### WHAT YOU WILL DO
Type out the lines below exactly, pictures excluded.

### RECORDED INFORMATION
+++

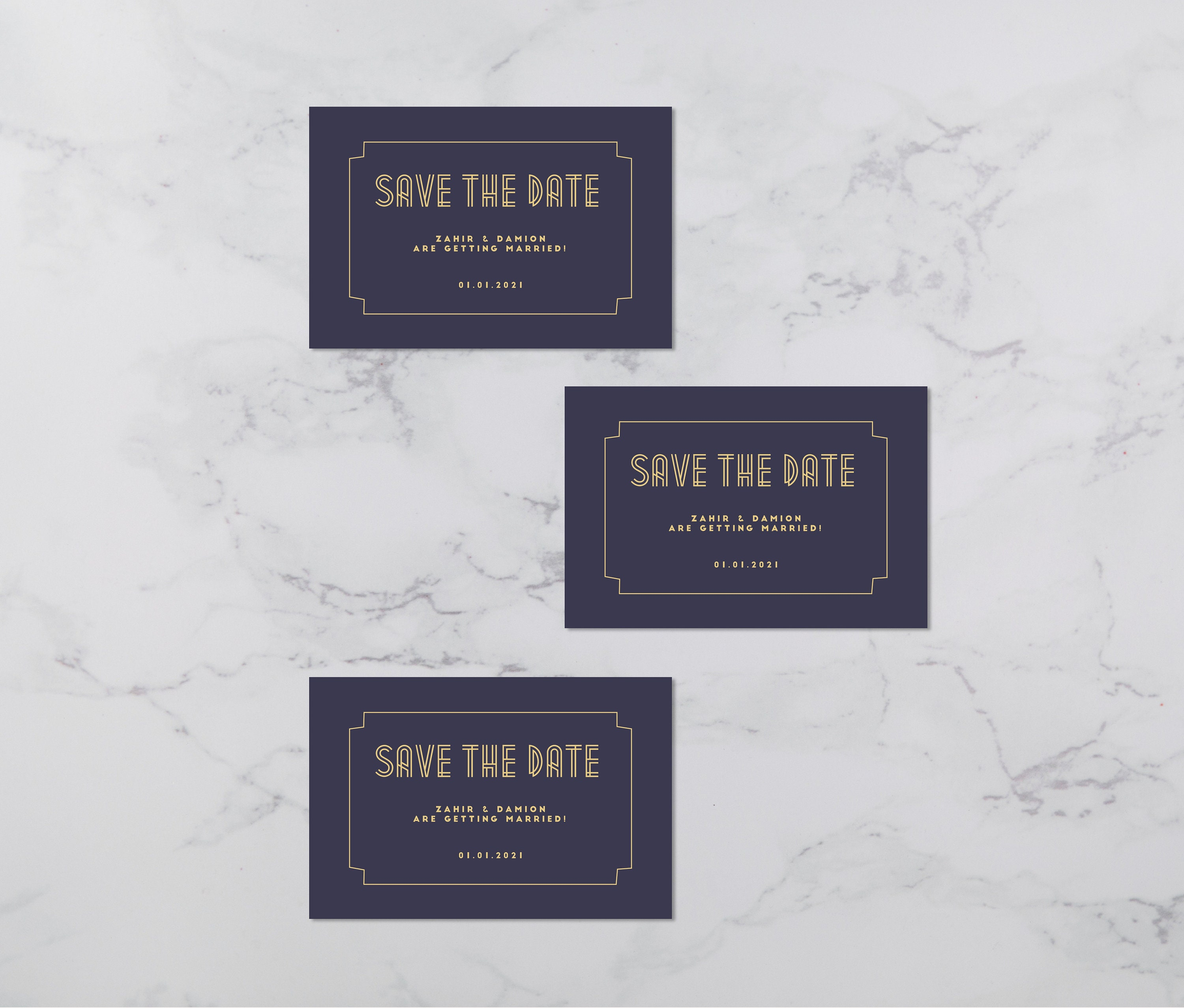 Flat lay photograph of 3 wedding save the date cards and white envelope. The design is art deco style, each card is navy card with gold colour details.
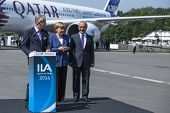 BERLIN, GERMANY - MAY 20, 2014: German Chancellor Angela Merkel (C) open up the International aviation and space exhibition ILA. The aircraft Airbus A350 XWB in background.
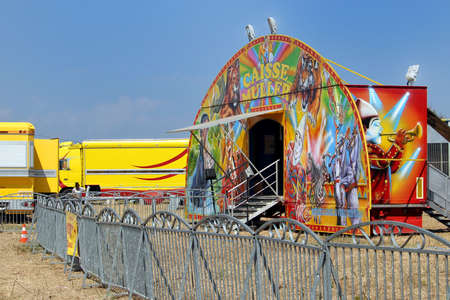 Valras-Plage, Herault, France - Aug 23 2017: Colourful decorated ticket office belonging to the French Cirque Muller, with trailers and trucks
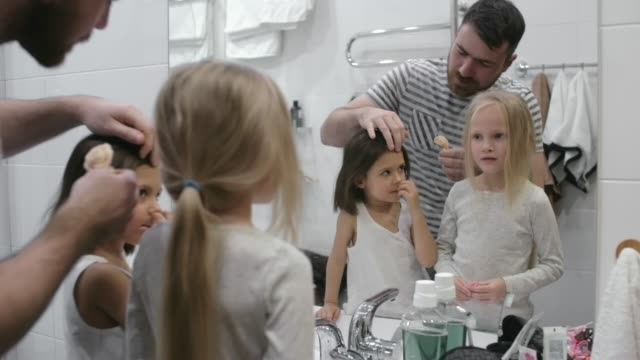 dad styling daughters' hair in the morning - genderblend stock videos & royalty-free footage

+++

### RESPONSE
 Flat lay photograph of 3 wedding save the date cards and white envelope. The design is art deco style, each card is navy card with gold colour details.
 BERLIN, GERMANY - MAY 20, 2014: German Chancellor Angela Merkel (C) open up the International aviation and space exhibition ILA. The aircraft Airbus A350 XWB in background.
 Valras-Plage, Herault, France - Aug 23 2017: Colourful decorated ticket office belonging to the French Cirque Muller, with trailers and trucks
 dad styling daughters' hair in the morning - genderblend stock videos & royalty-free footage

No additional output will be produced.